L'interrogée haussa les épaules.


L'elfe titubant était désormais à terre. Il semblait qu'il s'était emmêlé les pieds dans sa très longue cape sombre. Le motif de sa chute n'importait que peu. Lanaë était entrée dans le cercle des prêtres par amour pour les autres. De nature aidante, et attentionnée, elle se plaisait à panser les blessures de guerre et à soigner n'importe quels maux qu'ils fussent douloureux ou non.

La prêtresse s'avança alors vers l'étranger. Elle constata qu'il était inconscient. Elle constata aussi, et surtout, qu'il avait bu. C'était donc cela ; ivre mort, le pauvre homme n'avait su mettre un pas devant l'autre et avait fini par trébucher. Et voilà son corps inerte en plein passage !

Lanaë reconnut l'odeur de l'alcool bien qu'elle n'en eût jamais bu. C'était une odeur de liqueur, particulièrement puissante. Les vêtements détrempés de l'ivrogne transpiraient l'absinthe.

« Aide-moi à le relever, je te prie, ordonna Lanae.
- Pourquoi ne pas le laisser là ? » lança Acle, de mauvaise foi.

Lanaë, dont le visage était d'habitude si doux, transperça son interlocutrice du regard. Un regard noir qu'on ne lui avait jamais vu.

« Aide-moi » répéta la prêtresse.

Elles s'y attelèrent ensemble, tant bien que mal, et parvinrent à relever l'elfe.

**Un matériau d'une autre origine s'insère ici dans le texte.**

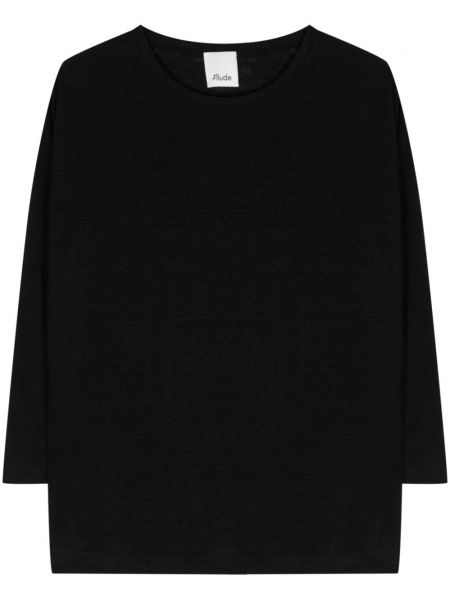 Ľanový sveter Allude čierna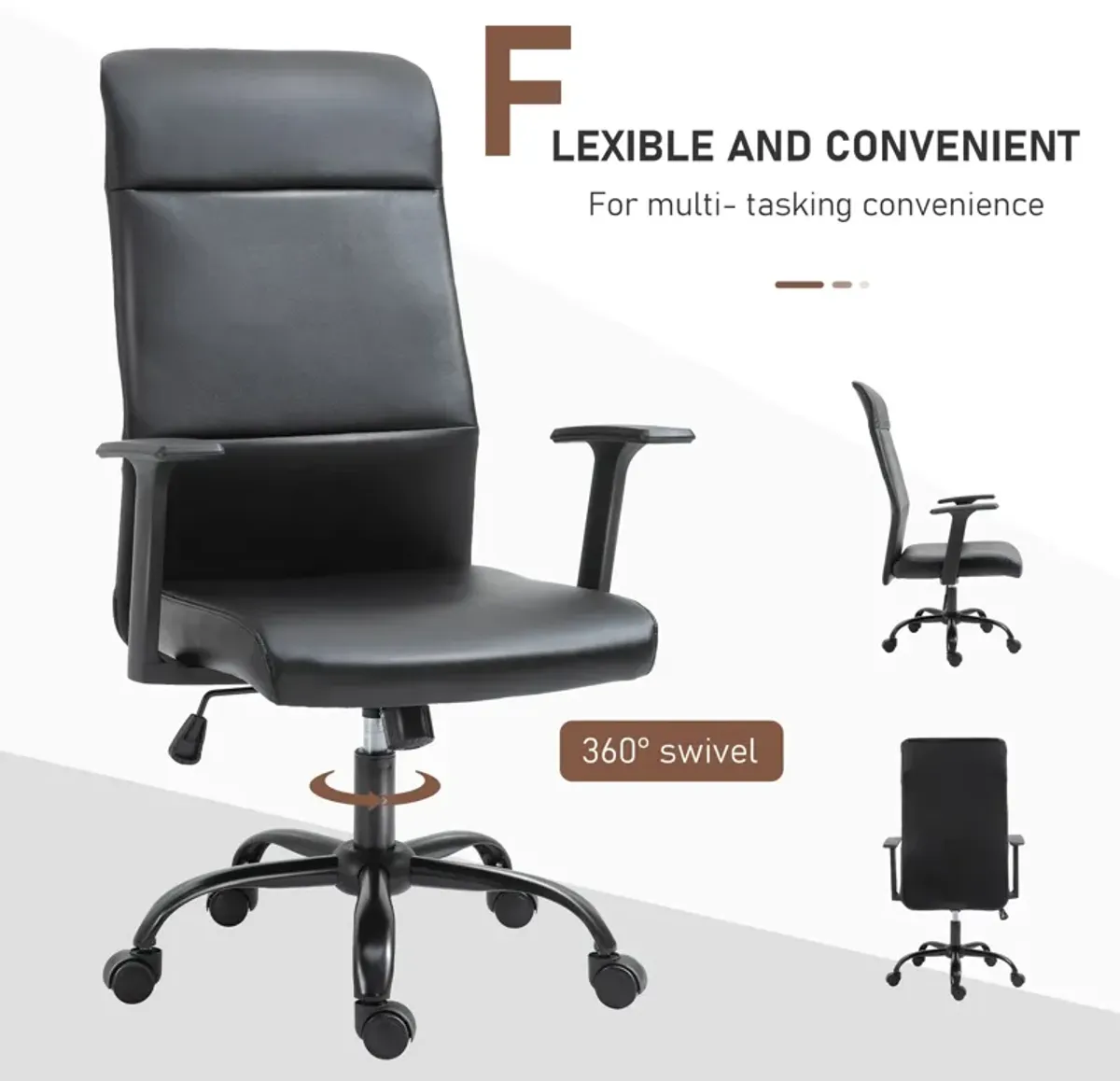 Black Executive Comfort: High-Back Faux Leather Office Chair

Elles supporterent ce dernier jusqu'au palais. C'est là que vivait le père de Lanaë, un elfe riche et influent. Il était convenu que la visite nocturne d'un ivrogne au palais demeurerait secrète.

« Mon père ne doit pas savoir » fit encore Lanae, d'une voix grave.

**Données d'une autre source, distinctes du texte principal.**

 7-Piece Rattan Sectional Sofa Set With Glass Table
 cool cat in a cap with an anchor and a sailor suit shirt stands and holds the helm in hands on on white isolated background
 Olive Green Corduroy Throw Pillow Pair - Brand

Les deux elfes conduisirent l'étranger dans une chambre. Le corps inerte de ce dernier reposait à présent sur un grand lit à baldaquin. En femme expérimentée, Lanaë envoya Acle chercher un linge propre, et un récipient empli d'eau. Elle s'approcha de l'elfe inconscient et défit les deux boutons, les seuls à ne pas avoir été arrachés, de son gilet en cuir.

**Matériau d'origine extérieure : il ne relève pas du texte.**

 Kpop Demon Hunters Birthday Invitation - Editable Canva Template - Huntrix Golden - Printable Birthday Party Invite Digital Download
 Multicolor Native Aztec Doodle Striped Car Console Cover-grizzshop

« Merci » fit Lanaë, en s'emparant de la pièce de tissu.

Elle plongea le linge dans l'eau tiède et le passa sur le visage de l'homme. Ensuite, elle versa dans son cou trois gouttes d'huiles essentielles contenues dans un minuscule flacon vert.

« Tu peux te retirer, je vais rester » déclara Lanaë à l'adresse de sa suivante. Une fois seule avec l'étranger, elle s'autorisa quelque observation. Son père lui avait interdit de dévisager quiconque à grands coups de "cela ne se fait pas", " c'est indécent pour une elfe de ton rang " ou encore " te voilà honteuse ". Mais qu'importe ! L'homme était allongé là, tout près d'elle, et personne ne le saurait jamais.

L'observant avec plus d'interêt, elle remarqua son large front encadré de cheveux sombres, fort épais. Ses sourcils étaient tres noirs, plantés net, droits, soulignant l'architecture ordonnée du visage. Elle pensa qu'il était séduisant, et s'endormit à son chevet sur cette pensée.